Relationship labels use **snake_case verbs** (e.g. `works_on`, `manages`, `uses`,
`knows`, `located_in`, `part_of`, `created_by`).
## JSON Parsing
The raw model response is matched with `/\{[\s\S]*\}/` before parsing — this
tolerates any preamble or trailing prose the model emits alongside the JSON.

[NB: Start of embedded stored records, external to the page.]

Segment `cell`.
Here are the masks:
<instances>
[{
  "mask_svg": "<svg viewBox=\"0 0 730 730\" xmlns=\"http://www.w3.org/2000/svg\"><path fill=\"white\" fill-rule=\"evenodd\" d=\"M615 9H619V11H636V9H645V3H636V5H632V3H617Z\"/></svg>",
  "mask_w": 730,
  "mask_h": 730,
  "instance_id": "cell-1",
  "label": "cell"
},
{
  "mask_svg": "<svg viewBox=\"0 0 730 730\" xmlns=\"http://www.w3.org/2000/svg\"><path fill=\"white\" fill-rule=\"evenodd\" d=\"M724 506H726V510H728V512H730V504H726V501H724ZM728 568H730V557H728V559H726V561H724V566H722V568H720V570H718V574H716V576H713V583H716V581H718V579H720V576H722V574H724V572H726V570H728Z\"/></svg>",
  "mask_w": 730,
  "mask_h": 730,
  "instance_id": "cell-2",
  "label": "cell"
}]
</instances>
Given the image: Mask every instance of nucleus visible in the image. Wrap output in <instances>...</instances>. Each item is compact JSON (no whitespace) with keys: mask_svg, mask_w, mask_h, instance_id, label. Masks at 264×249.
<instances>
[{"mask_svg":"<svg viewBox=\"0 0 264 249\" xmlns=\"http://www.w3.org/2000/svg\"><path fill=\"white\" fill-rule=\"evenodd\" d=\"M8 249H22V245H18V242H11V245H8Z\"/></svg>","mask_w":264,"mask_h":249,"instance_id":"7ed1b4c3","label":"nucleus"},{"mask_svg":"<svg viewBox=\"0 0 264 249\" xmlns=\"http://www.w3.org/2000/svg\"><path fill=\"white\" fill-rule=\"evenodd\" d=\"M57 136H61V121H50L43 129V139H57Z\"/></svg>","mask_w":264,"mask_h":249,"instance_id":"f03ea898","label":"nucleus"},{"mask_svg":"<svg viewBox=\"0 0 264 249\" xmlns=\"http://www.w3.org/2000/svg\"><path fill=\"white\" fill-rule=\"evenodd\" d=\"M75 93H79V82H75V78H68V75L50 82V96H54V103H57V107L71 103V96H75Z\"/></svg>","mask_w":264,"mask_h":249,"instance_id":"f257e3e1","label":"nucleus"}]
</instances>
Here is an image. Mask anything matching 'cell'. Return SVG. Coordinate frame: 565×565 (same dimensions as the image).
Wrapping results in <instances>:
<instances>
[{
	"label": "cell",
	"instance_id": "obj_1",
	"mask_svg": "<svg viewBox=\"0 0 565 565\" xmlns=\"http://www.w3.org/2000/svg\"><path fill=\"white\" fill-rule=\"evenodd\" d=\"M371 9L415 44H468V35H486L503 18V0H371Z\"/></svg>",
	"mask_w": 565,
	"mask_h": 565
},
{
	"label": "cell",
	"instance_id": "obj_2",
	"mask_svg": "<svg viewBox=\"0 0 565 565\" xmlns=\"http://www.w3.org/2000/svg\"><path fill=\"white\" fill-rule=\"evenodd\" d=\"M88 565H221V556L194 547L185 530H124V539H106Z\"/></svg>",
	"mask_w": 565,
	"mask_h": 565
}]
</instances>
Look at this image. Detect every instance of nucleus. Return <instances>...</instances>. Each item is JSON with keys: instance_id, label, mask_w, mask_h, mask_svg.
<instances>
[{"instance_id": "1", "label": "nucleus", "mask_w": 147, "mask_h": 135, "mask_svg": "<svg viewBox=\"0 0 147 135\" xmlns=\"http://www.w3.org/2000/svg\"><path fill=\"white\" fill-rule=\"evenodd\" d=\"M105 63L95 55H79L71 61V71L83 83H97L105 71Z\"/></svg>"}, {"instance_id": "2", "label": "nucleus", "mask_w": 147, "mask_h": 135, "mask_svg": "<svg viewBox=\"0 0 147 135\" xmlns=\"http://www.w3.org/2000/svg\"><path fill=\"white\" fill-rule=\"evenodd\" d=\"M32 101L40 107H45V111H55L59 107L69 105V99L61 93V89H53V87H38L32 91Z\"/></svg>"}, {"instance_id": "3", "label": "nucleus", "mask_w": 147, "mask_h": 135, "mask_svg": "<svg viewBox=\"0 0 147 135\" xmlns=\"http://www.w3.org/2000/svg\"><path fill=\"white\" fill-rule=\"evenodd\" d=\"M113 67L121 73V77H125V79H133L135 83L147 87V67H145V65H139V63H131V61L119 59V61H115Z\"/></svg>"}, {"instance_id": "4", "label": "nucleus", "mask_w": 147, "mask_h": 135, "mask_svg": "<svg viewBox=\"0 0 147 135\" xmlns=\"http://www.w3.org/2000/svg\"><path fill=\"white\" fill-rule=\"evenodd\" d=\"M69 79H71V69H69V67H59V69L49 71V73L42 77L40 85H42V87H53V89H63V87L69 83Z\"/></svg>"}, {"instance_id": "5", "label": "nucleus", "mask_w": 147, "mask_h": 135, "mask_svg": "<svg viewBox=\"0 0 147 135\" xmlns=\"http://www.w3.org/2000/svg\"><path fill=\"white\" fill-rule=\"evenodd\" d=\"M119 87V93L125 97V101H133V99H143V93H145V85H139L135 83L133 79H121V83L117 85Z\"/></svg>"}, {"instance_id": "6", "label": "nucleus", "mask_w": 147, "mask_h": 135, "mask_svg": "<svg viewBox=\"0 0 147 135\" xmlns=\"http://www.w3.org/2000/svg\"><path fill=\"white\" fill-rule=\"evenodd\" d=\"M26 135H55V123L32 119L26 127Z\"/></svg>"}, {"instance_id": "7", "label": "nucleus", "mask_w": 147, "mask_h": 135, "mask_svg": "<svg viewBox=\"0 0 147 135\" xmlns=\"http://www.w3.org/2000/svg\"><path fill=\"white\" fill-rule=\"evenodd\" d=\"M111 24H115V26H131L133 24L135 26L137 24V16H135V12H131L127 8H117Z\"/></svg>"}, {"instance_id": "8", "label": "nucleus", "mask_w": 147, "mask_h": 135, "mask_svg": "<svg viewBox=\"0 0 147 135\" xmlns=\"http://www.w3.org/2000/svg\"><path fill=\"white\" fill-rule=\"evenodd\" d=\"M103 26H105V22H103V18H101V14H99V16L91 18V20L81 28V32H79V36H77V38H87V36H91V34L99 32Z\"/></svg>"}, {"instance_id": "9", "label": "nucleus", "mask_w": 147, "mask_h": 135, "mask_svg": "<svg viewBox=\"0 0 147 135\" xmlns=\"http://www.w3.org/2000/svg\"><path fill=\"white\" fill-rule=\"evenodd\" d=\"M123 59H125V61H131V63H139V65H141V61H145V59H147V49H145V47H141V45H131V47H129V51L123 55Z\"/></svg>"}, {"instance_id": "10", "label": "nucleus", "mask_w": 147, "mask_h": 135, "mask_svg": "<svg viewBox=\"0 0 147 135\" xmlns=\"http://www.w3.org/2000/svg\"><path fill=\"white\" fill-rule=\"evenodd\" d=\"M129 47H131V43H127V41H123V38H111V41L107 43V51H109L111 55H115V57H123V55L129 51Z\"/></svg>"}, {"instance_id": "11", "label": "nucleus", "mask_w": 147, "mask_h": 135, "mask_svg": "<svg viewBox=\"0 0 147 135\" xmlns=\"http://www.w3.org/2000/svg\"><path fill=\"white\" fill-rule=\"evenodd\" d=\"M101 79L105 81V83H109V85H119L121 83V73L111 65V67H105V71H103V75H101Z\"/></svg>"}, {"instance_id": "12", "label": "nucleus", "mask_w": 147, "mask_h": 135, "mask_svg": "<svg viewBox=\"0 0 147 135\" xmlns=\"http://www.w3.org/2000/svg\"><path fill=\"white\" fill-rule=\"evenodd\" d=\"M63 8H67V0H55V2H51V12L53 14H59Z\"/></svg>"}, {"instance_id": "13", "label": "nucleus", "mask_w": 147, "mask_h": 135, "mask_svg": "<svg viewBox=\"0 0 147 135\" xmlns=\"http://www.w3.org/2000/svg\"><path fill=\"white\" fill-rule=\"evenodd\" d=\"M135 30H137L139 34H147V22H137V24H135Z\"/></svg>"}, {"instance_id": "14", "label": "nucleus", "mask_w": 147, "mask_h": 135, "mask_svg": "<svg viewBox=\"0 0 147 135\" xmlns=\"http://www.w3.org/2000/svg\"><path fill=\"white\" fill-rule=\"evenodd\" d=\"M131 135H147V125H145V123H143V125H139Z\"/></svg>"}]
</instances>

If the match fails or `JSON.parse` throws, the function logs a warning and
returns without writing anything.
## Entity Processing
For each entity in `parsed.entities`:
1. Validate `name`, `type` (must be in `ENTITY_TYPES`), and not in `IGNORED_NAMES`
2. Call `upsertEntity(name, type, notes)`:
- **Insert**: creates new row with `mention_count = 1`, `source = 'extraction'`
- **Conflict** on `(name, type)`: increments `mention_count`, updates `last_seen_at`, preserves existing `notes` if new extraction returns null
3. Add to `entityMap` keyed by `"${name}::${type}"` — used for relationship resolution below
4. Call `linkEntityToEpisode(entity.id, episodeId)` — writes to `entity_episodes` join table
5. Fire-and-forget: embed as `"${name} (${type}): ${notes}"` → store to Qdrant `entities` collection with `{ name, type, notes, projectId }` in payload
**Valid entity types:** `person`, `place`, `project`, `technology`, `concept`, `organization`
**Stoplist (ignored names):** `good morning`, `good night`, `hello`, `goodbye`, `thanks`, `thank you`
## Relationship Processing
After all entities are saved, relationships are processed:
1. For each entry in `parsed.relationships`, look up both endpoints in `entityMap` using `"${from}::${fromType}"` and `"${to}::${toType}"` as keys
2. If either endpoint is missing (filtered out, invalid type, or not in this extraction), the relationship is silently skipped
3. Call `upsertRelationship(fromId, toId, label, notes)`:
- **Insert**: creates new row with `mention_count = 1`
- **Conflict** on `(from_id, to_id, label)`: increments `mention_count`, preserves existing `notes` if new is null
Relationships are unidirectional in storage. Bidirectionality is handled at
query time by the graph traversal layer.
## Project Scoping
`projectId` is threaded through from the episode creation call. It is stored
in the Qdrant entity payload, which enables project-scoped entity search in
orchestration. SQLite entities and relationships are global — scoping only
applies at the Qdrant retrieval layer.
## Error Behaviour
All steps after the initial model call are wrapped in a single outer try/catch.
If Ollama is unreachable, returns a non-200 status, or the JSON cannot be
parsed, the function logs at `warn` level and returns. There is no retry logic.
Individual entity embedding failures are caught per-entity and logged at `warn`
level without affecting other entities in the same batch.